And the actual power demand of the load can be transferred

In the formulae (15) to (16),

power is predicted for the demand that region i can shed loads and transferable loads at decision time t,

respectively the power levels of the uncertain parts of the reducible load and the transferable load demand power in the area i at the decision time t;

respectively the minimum unit power of the region i after the uncertain part of the reducible load and the transferable load demand power is dispersed under the decision time t;

step 5, establishing a corresponding DTMDP model according to the peak regulation optimization problem of the multi-region active power distribution system considering the elasticity of power consumption requirements:

step 5.1, system state space and action set of the DTMDP model:

dividing a scheduling day into K e {0, 1.,. K-1}, and K decision periods; the time length of each decision period is delta t, and the decision time of the kth decision period is t_kThe end time of the scheduling day is t_K-1；

The formula (17) -formula (18) is used for obtaining the decision time t of the scheduling center_kState of

In the formulae (17) to (18),

as a decision time t_kThe real-time peak regulation demand state grade of the lower power grid,

for region i at decision time t_kEnvironmental information of the environment, photovoltaic output state class

VRB energy storage unit charging and discharging state grade

Multi-type load scheduling unit load demand state grade

Elastic margin state rating

And zone elastic amplitude state level

Composition is carried out; s_upThe state space of a dispatching center, N is the number of regions;

setting the multi-type load containing type as M, if the area i does not consider the load j of a certain type, corresponding to the state number

Is 0; the total number of states N is obtained by the formula (19)_up,s：

In the formula (19), N_peakThe maximum state grade of the real-time peak regulation demand of the power grid,

the photovoltaic output maximum state grade of the region i,

for the region iVRB energy storage cell charge-discharge maximum state level,

for the region i elasticity margin maximum state level,

for the state class with the largest elastic amplitude in the region i,

the maximum state grade of the load demand of the region i is set;

the dispatching center is arranged at decision time t_kMaximum interval of lower random peak shaving demand power

The dispersion is 0 to N_ap-1 to N_apA plurality of levels, wherein,

for the scheduling centre at decision time t_kLower total peak shaver power requirement, N_apThe maximum discrete level is required for the total peak regulation of the dispatching center;

the peak-shaving task quantity distributed to the area i by the dispatching center is obtained by using the formula (20)

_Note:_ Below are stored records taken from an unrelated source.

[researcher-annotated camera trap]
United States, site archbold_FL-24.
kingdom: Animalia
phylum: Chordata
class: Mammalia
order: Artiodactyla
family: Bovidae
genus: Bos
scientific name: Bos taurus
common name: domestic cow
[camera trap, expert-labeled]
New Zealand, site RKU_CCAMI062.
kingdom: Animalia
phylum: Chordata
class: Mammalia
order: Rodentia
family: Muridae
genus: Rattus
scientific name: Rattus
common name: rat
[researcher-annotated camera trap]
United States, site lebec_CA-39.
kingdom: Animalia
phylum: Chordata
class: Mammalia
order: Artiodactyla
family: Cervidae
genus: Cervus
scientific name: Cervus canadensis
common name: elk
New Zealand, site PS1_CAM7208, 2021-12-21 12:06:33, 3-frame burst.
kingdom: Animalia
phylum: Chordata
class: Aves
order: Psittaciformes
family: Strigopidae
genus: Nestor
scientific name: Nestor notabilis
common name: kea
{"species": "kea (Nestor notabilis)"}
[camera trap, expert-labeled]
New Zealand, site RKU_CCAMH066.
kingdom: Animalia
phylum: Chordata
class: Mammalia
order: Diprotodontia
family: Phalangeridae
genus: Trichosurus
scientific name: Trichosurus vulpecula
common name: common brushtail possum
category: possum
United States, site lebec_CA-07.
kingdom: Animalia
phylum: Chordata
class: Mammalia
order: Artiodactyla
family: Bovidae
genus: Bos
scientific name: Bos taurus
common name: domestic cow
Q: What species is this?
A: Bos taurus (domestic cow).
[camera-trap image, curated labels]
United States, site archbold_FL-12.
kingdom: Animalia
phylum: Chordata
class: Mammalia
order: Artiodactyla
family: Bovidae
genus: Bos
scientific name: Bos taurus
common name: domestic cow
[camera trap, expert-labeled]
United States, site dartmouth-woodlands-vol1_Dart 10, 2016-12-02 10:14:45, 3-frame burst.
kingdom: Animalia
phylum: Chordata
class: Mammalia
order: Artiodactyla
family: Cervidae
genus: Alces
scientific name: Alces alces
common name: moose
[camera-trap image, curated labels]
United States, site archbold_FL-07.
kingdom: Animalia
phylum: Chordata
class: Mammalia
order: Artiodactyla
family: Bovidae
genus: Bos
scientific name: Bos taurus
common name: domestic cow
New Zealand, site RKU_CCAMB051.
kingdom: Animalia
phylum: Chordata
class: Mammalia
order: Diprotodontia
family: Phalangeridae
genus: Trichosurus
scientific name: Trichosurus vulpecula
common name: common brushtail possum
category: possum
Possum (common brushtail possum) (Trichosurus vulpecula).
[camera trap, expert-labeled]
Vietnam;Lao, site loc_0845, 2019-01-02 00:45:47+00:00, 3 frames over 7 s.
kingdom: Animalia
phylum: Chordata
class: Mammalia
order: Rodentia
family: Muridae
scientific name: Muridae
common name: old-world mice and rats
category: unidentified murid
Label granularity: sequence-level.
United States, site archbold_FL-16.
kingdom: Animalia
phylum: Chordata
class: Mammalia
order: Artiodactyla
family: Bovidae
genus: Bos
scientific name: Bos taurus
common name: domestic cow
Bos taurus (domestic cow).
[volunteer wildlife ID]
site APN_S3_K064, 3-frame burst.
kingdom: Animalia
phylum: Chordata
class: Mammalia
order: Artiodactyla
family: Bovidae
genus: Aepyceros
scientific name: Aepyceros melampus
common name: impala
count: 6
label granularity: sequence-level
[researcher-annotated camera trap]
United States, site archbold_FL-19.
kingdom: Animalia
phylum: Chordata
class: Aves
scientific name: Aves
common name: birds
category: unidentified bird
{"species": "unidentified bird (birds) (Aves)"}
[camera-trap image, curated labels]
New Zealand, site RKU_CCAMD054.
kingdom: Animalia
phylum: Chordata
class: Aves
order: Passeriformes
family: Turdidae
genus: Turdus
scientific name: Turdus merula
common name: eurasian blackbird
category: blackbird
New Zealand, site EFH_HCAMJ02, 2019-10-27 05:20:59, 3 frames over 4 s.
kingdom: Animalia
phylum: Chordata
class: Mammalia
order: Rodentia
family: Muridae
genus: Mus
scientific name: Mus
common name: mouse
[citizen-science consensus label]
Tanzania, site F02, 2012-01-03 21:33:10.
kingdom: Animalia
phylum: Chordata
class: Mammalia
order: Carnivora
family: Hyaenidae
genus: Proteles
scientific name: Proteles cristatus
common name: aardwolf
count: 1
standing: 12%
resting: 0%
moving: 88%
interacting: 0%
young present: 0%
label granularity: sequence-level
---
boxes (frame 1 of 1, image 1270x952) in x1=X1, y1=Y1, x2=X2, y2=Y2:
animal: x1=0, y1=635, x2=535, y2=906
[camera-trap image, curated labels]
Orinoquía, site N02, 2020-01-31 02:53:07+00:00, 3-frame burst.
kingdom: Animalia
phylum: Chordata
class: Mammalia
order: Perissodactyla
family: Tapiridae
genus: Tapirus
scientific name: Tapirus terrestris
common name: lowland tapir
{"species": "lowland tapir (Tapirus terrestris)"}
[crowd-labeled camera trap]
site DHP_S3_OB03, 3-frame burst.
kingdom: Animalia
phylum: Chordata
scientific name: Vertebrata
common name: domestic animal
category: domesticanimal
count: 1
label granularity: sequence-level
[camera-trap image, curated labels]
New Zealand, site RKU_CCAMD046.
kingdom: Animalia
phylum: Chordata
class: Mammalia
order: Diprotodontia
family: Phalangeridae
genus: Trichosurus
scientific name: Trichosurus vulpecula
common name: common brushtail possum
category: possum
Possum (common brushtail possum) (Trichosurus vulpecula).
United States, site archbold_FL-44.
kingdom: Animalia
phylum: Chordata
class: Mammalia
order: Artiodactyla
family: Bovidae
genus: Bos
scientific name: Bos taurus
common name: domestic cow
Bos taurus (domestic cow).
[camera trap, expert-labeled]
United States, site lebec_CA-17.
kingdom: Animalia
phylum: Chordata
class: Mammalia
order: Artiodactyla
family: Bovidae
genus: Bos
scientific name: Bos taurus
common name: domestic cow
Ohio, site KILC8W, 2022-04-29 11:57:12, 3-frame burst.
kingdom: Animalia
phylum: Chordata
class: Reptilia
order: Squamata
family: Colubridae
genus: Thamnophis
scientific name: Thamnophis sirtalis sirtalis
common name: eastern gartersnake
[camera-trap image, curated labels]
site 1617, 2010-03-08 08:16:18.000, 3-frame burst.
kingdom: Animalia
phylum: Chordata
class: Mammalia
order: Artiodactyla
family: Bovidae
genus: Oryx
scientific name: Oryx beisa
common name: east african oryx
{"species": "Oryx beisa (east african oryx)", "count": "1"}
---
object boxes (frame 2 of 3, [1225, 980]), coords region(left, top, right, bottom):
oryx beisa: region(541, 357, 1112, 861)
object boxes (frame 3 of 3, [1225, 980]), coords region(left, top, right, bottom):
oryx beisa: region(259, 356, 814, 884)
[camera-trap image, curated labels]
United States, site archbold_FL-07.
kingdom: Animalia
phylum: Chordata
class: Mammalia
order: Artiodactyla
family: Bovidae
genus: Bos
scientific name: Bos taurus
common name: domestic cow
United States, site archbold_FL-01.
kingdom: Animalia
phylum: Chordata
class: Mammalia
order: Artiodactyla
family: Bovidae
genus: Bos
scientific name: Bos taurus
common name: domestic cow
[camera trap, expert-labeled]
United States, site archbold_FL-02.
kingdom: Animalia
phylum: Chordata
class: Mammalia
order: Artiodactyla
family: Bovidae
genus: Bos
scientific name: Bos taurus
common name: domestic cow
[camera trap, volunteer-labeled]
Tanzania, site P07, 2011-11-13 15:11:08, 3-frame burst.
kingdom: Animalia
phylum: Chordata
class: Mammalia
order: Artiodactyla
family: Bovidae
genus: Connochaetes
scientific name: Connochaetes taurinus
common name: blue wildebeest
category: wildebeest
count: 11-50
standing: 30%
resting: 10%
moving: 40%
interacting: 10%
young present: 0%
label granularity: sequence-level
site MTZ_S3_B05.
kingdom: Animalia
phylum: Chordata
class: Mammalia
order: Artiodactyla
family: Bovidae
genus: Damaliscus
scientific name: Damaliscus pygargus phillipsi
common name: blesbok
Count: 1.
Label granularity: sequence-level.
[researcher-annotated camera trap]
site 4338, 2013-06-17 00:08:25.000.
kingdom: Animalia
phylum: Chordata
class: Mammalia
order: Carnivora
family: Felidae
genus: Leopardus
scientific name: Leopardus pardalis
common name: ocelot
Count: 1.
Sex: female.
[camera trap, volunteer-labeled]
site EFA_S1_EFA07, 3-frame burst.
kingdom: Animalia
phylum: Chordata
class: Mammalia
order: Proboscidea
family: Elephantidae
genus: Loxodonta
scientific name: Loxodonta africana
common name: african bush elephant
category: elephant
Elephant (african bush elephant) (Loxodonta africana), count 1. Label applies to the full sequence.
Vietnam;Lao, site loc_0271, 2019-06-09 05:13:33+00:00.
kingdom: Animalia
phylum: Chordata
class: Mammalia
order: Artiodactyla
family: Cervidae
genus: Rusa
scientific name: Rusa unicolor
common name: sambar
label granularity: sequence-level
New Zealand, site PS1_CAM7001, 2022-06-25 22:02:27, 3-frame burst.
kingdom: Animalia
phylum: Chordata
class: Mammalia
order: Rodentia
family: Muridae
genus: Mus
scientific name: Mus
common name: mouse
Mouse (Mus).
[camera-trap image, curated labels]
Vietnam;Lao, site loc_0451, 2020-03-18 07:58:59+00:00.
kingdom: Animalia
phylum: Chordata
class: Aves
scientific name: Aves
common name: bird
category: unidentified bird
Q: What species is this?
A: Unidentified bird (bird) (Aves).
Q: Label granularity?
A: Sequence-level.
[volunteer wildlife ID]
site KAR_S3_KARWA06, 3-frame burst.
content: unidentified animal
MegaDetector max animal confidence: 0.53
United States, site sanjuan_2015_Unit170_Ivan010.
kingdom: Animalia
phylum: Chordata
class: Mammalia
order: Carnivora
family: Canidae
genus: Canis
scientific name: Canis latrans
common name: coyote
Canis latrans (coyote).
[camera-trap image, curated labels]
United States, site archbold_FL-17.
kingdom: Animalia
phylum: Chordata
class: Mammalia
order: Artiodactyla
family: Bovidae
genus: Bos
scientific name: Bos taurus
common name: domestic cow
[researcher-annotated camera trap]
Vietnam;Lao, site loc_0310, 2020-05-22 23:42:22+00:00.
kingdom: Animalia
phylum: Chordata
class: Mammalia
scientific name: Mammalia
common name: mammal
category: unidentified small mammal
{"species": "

In the formula (20), the reaction mixture is,

for adjustingDegree center at decision time t_kDescending the peak shaving task action allocated to the area i;

the peaker task action assignment constraint is established using equation (21):

in the formula (21), the compound represented by the formula,

A_ia set of all possible peak shaver task motion vectors for the region i;

the formula (22) is used for obtaining the decision time t of the dispatching center_kAction vector of

In the formula (22), A_upA set of all possible action vectors, namely an action set, for a scheduling center; the total number of actions of the dispatching center is N_up,a＝N_ap；

Obtaining region i at decision time t using equation (23)_kState of

In the formula (23), the compound represented by the formula,

is the state space of the region i;

the total number of states of the region i is obtained by equation (24)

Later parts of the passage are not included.